■ **TASK GOAL**:
Copy out the part of the items that opens with the line containing "How far is (x=580, y=100)" and runs through the end of the items, reproducing each line verbatim.

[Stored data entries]
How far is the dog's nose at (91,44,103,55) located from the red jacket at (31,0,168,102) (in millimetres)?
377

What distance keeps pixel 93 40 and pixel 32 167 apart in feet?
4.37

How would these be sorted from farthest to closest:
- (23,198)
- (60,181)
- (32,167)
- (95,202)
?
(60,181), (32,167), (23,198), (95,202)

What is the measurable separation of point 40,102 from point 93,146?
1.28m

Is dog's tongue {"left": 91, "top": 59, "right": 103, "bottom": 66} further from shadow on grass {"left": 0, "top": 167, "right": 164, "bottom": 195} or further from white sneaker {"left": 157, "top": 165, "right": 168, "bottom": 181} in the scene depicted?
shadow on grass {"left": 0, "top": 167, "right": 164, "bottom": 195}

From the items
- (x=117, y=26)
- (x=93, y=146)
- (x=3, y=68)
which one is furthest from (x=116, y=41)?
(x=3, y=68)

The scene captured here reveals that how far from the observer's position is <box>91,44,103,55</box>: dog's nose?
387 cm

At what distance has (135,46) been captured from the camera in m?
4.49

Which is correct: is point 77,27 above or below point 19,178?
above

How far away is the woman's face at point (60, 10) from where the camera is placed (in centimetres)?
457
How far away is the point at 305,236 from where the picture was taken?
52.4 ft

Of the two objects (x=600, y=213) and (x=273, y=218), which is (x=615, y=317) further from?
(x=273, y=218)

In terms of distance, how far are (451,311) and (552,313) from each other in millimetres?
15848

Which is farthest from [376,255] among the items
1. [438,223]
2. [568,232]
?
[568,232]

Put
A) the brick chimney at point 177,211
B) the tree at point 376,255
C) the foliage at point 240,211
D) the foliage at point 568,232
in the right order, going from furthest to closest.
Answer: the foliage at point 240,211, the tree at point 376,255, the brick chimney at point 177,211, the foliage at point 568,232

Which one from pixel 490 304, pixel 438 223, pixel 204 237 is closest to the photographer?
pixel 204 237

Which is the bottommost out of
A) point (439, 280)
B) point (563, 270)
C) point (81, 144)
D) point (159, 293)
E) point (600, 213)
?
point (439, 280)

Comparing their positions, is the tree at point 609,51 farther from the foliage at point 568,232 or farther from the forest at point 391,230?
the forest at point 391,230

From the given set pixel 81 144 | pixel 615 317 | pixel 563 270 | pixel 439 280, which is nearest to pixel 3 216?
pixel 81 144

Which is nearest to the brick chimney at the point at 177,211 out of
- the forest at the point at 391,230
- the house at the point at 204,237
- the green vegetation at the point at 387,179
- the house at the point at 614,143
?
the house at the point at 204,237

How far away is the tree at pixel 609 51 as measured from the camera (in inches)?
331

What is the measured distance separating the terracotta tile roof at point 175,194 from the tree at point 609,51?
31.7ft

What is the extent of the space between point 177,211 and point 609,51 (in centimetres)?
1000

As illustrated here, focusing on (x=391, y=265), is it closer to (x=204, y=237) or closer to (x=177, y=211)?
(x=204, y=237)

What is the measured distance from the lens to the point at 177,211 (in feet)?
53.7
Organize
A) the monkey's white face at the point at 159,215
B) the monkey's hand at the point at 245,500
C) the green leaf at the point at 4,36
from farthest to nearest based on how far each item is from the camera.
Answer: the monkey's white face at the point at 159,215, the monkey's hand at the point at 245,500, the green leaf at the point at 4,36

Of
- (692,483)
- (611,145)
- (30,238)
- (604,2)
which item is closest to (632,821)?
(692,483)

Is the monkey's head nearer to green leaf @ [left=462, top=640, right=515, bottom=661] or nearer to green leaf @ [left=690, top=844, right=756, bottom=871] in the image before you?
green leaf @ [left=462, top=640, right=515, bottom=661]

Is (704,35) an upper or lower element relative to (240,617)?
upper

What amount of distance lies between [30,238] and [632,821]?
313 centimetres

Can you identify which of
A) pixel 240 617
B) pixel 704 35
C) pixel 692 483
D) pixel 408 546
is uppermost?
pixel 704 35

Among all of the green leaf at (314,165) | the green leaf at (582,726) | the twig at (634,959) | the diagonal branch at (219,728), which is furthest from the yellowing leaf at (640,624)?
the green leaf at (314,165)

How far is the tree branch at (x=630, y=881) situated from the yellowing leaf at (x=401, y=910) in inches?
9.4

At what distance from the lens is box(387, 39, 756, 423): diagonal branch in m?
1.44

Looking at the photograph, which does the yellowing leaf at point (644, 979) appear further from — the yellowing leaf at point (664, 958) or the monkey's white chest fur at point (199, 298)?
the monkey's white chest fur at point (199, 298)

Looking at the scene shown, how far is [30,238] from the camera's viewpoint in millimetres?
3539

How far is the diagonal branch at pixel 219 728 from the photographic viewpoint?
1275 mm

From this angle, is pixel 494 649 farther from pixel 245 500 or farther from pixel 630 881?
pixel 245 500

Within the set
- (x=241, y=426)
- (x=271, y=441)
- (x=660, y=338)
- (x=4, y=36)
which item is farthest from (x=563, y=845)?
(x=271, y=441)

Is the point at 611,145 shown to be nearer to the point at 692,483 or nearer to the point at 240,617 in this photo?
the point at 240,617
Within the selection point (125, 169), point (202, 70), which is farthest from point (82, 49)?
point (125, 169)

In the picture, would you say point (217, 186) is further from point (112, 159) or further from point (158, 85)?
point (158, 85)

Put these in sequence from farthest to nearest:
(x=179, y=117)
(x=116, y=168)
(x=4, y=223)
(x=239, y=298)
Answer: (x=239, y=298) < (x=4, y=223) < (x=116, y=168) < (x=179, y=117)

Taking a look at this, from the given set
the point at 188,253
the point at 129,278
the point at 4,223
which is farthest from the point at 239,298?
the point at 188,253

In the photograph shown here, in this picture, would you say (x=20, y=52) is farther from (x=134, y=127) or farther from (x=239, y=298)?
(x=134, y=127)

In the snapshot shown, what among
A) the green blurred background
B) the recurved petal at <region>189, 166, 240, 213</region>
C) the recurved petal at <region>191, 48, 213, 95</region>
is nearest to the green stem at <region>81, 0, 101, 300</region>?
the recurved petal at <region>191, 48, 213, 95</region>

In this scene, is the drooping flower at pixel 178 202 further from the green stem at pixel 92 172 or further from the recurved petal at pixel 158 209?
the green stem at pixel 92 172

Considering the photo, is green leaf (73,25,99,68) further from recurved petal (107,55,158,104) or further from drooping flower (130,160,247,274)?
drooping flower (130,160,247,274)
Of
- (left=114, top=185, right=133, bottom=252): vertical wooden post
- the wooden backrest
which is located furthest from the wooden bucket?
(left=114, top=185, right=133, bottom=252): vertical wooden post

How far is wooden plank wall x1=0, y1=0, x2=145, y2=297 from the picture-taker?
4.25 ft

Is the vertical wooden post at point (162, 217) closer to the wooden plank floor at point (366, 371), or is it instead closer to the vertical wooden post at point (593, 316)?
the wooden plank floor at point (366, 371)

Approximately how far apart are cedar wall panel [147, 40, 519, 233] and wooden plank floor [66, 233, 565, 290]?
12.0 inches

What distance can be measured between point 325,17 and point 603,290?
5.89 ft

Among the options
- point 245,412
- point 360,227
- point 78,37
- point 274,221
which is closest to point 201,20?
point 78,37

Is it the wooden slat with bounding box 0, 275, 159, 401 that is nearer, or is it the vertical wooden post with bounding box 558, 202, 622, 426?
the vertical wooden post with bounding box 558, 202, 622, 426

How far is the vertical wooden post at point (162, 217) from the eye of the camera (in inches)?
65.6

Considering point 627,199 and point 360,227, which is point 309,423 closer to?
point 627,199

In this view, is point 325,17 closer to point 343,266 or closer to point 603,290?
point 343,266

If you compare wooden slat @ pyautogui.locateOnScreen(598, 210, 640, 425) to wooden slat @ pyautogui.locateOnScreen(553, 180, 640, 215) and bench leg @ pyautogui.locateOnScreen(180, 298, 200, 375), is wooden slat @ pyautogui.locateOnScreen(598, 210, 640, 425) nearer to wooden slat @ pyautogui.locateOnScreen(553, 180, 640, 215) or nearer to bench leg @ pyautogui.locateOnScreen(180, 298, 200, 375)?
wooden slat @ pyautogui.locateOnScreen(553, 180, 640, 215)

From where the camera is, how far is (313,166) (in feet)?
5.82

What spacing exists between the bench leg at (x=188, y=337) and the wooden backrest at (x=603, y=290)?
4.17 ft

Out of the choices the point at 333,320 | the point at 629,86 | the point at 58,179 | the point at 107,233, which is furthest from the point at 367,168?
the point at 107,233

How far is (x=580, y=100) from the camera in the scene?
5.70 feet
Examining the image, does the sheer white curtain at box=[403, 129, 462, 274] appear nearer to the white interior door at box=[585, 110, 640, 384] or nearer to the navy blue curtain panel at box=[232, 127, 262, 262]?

■ **PROBLEM SOLUTION**:
How far is (x=580, y=100) from the camera in the scene?
5.70 feet
Examining the image, does the sheer white curtain at box=[403, 129, 462, 274] appear nearer to the white interior door at box=[585, 110, 640, 384] or nearer to the navy blue curtain panel at box=[232, 127, 262, 262]?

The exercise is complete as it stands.